Заговорщики решили поторопиться и выбрали для проведения операции следующее воскресенье, приходившееся на 1 марта. Отныне группа должна была действовать так же слажено, как балетная труппа. Следовавшие один за другим аресты продемонстрировали всю неотложность осуществления задуманного. После потери революционным подпольем своих лидеров, во главе его встала Софья Перовская — решительная девушка, сумевшая распределить роли между организаторами покушения и грезившая о начале народного восстания, которое со смертью императора должно было поглотить царский режим. Бомбы были размещены по местам. От желавших принять участие в операции не было отбоя, а в авангарде движения, как это часто бывало в России, находились женщины. В связке с Софьей Перовской действовали Вера Фигнер и Александра Корба, товарка арестованного Михайлова. Все трое обнаруживали волю и дух жертвенности, свойственный русским женщинам и воспетый Некрасовым в начале 1870-х гг.
1 марта на Малой Садовой все было готово. Однако предвидя возможность возвращения императора по набережной Екатерининского канала, Софья Перовская заняла такую позицию, чтобы узнать об этом заранее и подать сигнал своим сообщникам с тем, чтобы группа бомбометателей переместилась на другой путь. Вместе с Верой Фигнер Перовская заранее распределила бомбы между нападавшими. Один из заговорщиков расположился рядом с лавкой торговца сыром, готовый привести в действие заложенную под землей мину, в то время как бомбометатели встали на заранее для них отведенные места.
Император, завершив свой визит в манеж, покинул его и по совету своей супруги, направился в сторону Екатерининского канала. Не добившись от Александра согласия вовсе отказаться от его еженедельной прогулки, Екатерина сочла этот маршрут более безопасным, чем тот, что пролегал по Невскому проспекту. Заговорщики заметили изменение маршрута лишь в последний момент, поскольку император сначала заехал к своей кузине, великой княгине Екатерине, где ему подали чай в то самое время, когда его поджидали заговорщики, которых мало-помалу начинали охватывать сомнения. Когда Александр снова появился, было два часа дня. Софья Перовская подала сообщникам условный сигнал — взмах платком, призывавший занять позиции вдоль канала. Их было трое: Рысаков, которому было поручено метнуть первую бомбу, поскольку рабочий Тимофей Михайлов, которому была отведена столь почетная роль в операции, в последний момент ретировался с поля битвы, а также студенты Игнатий Гриневицкий и Иван Емельянов, бывшие чуть старше Рысакова. Все они вызвались добровольно и были готовы убить и умереть, если потребуется. Отсутствие Михайлова, которому Желябов доверил в случае необходимости открыть стрельбу, создавало трудности в двух отношениях: данная задача была возложена на него с целью привлечь к участию в покушении «рабочий элемент»; кроме того, заговорщикам не хватало еще одного человека с бомбой. Связанный с Екатерининским каналом план № 2, по которому следовало действовать в сложившихся обстоятельствах, предполагал более непосредственное участие самих исполнителей. Рысаков, бросивший, как и полагалось, первую бомбу, был тут же задержан, но у него оказалось достаточно времени, чтобы предупредить Гриневицкого, чья бомба попала в императора. При этом сам нападавший был также смертельно ранен.
- - - - - - -
• ВЫПОЛНИТЕ ЗАДАНИЯ:
**a.** Почему, согласно тексту о покушении 1 марта, заговорщики заметили изменение маршрута императора лишь в последний момент?
**b.** Оформите нумерованным списком строки записей от строки с «Does stone column» до конца записей включительно, пропустив пустые строки.

(Пространственные вопросы по изображениям)
- - - - - - -
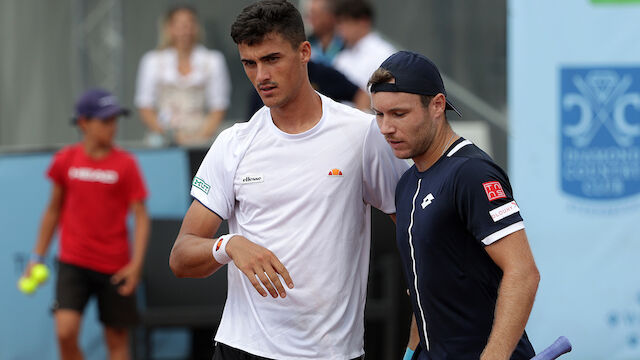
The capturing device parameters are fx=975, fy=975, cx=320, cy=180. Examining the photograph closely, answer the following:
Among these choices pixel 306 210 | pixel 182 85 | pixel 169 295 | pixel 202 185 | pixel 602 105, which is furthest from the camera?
pixel 182 85

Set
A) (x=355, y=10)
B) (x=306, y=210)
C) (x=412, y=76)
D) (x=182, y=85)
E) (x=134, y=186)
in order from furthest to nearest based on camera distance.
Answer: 1. (x=182, y=85)
2. (x=355, y=10)
3. (x=134, y=186)
4. (x=306, y=210)
5. (x=412, y=76)

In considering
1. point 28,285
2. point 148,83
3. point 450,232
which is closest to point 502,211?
point 450,232

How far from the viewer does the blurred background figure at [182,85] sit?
8.44 metres

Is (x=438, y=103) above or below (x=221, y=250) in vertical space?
above

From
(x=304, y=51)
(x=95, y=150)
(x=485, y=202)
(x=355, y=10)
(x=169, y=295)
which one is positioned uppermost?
(x=355, y=10)

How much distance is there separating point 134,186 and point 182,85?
1.69 m

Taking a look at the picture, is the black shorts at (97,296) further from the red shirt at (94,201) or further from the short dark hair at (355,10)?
the short dark hair at (355,10)

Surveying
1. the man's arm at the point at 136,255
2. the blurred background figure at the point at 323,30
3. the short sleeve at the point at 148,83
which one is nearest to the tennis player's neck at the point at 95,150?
the man's arm at the point at 136,255

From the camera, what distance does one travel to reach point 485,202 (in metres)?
3.22

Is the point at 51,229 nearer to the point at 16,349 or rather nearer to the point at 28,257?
the point at 28,257

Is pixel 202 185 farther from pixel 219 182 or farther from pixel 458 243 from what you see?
pixel 458 243

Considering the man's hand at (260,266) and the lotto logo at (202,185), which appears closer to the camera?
the man's hand at (260,266)

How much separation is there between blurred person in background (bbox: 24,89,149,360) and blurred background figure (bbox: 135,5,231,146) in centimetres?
133

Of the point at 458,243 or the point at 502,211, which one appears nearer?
the point at 502,211
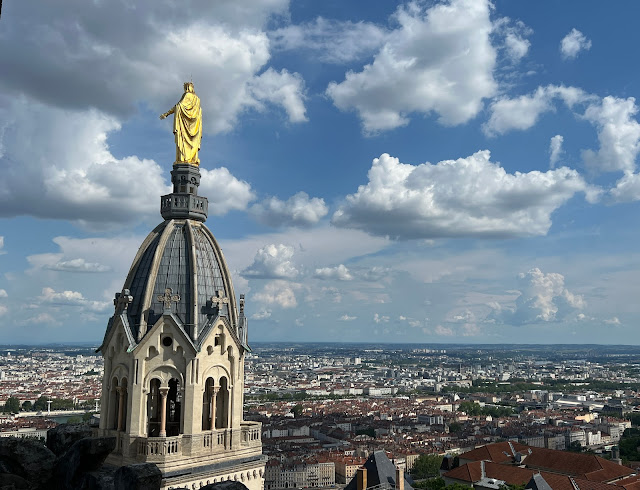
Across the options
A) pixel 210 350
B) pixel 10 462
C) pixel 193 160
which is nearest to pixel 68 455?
pixel 10 462

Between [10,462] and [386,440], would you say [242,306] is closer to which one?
[10,462]

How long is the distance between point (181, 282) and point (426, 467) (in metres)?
112

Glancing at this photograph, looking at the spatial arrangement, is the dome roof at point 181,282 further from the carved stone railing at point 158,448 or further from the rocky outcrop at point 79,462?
the rocky outcrop at point 79,462

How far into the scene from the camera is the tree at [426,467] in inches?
4801

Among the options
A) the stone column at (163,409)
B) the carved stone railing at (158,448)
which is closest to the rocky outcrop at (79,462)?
the carved stone railing at (158,448)

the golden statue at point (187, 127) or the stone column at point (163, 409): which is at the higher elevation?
the golden statue at point (187, 127)

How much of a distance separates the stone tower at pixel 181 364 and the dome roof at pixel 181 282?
3 centimetres

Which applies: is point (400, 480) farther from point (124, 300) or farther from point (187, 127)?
point (187, 127)

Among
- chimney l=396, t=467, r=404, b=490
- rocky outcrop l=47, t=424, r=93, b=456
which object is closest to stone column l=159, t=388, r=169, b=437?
rocky outcrop l=47, t=424, r=93, b=456

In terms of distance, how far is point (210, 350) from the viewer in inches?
824

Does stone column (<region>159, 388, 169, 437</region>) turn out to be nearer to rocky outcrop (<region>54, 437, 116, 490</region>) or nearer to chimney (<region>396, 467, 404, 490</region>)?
rocky outcrop (<region>54, 437, 116, 490</region>)

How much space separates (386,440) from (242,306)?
14066 centimetres

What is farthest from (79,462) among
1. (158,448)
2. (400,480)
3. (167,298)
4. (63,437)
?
(400,480)

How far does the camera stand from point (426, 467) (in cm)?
12231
- - - - - - -
• ОЖИДАЕМЫЕ ОТВЕТЫ:
**a.** Император сначала заехал к своей кузине, великой княгине Екатерине. Там ему подали чай как раз тогда, когда его поджидали заговорщики.

**b.**
1. Does stone column (<region>159, 388, 169, 437</region>) turn out to be nearer to rocky outcrop (<region>54, 437, 116, 490</region>) or nearer to chimney (<region>396, 467, 404, 490</region>)?
2. rocky outcrop (<region>54, 437, 116, 490</region>)
3. How much space separates (386,440) from (242,306)?
4. 14066 centimetres
5. What is farthest from (79,462) among
6. 1. (158,448)
7. 2. (400,480)
8. 3. (167,298)
9. 4. (63,437)
10. ?
11. (400,480)
12. How far does the camera stand from point (426, 467) (in cm)?
13. 12231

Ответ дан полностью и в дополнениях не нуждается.